As head of the Shas party, the fourth largest political party in Israel, the Rabbi has, since 1984, been a part of the governing coalition, whether the ruling party was Likud, (conservative) or Labor (socialist). In 2011 Rabbi Ovadia Yosef directed the Shas party’s mission statement, “Our role is to fix the continued economic and social discrimination against the Sephardic population of Israel.” And he did.
The funeral was the largest ever held in Israel and it’s estimated that more than one million people crowded Jerusalem’s streets, Monday night, October 7th. Radio Kol Berama said there were more than a million people, 12% of the entire population of the country. It is the largest funeral gathering the country has ever seen. From the most religious, to the least observant, the people whose life he had touched came to pay their last respects. Rabbis Ovadia Yosef’s death was reason for Israelies to mourn.
Crowded on sidewalks, car roofs, trees, walls and buildings, the city was shut down. The Main Road 1 freeway was closed and the monorail was overfilled. Thousands walked from their homes to try and view the coffin, which was impossible as well wishers and abandoned cars obstructed its passage and police intervention was necessary.
Prior to the funeral, the Rabbi was eulogized at the Porat Yosef Yeshiva in Geula. Dozens of speakers, representing Sephardic, Ashkenazi, Torah communities and politicians, paid their respects. One of the Rabbi’s sons, Rabbi Yitzchak Yosef summarized his emotions by explaining, “The heavens of yesterday are not the heavens of today.”

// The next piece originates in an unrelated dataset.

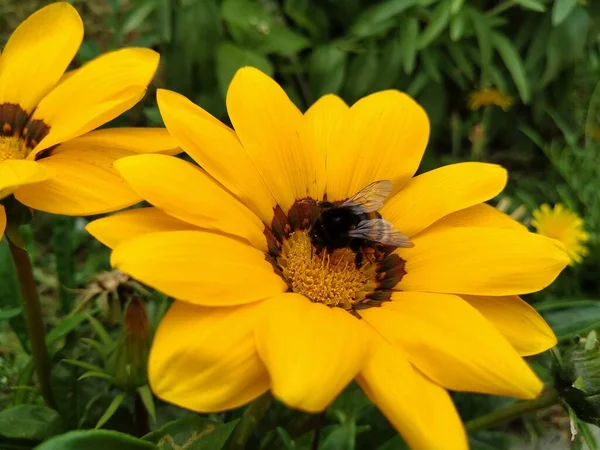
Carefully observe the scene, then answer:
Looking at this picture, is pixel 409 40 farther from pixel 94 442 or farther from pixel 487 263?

The funeral was scheduled for 6pm but started more than two hours late because of people blocking the streets on the journey to the Sanhedria cemetery. Police helicopters hovered above while hundreds of officers were deployed throughout the ancient city. Police ordered the crowds to avoid rooftops and antennae as viewing spots. Miraculously, despite the unplanned event and the huge number that came out, Magen David Adom noted just fifteen were hospitalized.
Everyone had respect for this great leader who has given interpretation and leadership for so many years. Jerusalem Mayor Nir Barkat issued a statement mourning the loss. “Rabbi Ovadia Yosef was a part of the Jerusalem landscape for many decades. He was a spiritual leader, a respected scholar, an influential author and a halachic authority for hundreds of thousands of people in Israel and around the world.”
An attendee, Ron Rafaeli, of Ashdod, attended the funeral with a group of friends and explained, “our greatest Rabbi has left us. He was great because he spoke in the peoples’ language and never acted like he was above them. He acted like he was one of them.” Those who could not attend were riveted to television coverage which ran for more than 12 hours, from early afternoon until late in the evening.
Rabbi Ovadia Yosef’s death at 93 has left Jerusalem, Israel and many in the world mourning. Another of his sons, Rabbi David Yosef, spoke at the funeral and said, “Father, to whom shall we now turn when we have questions about Jewish law? With whom shall we speak? Father! The world cannot continue as before. The sun has set. How shall this generation continue without you? We are orphans now.”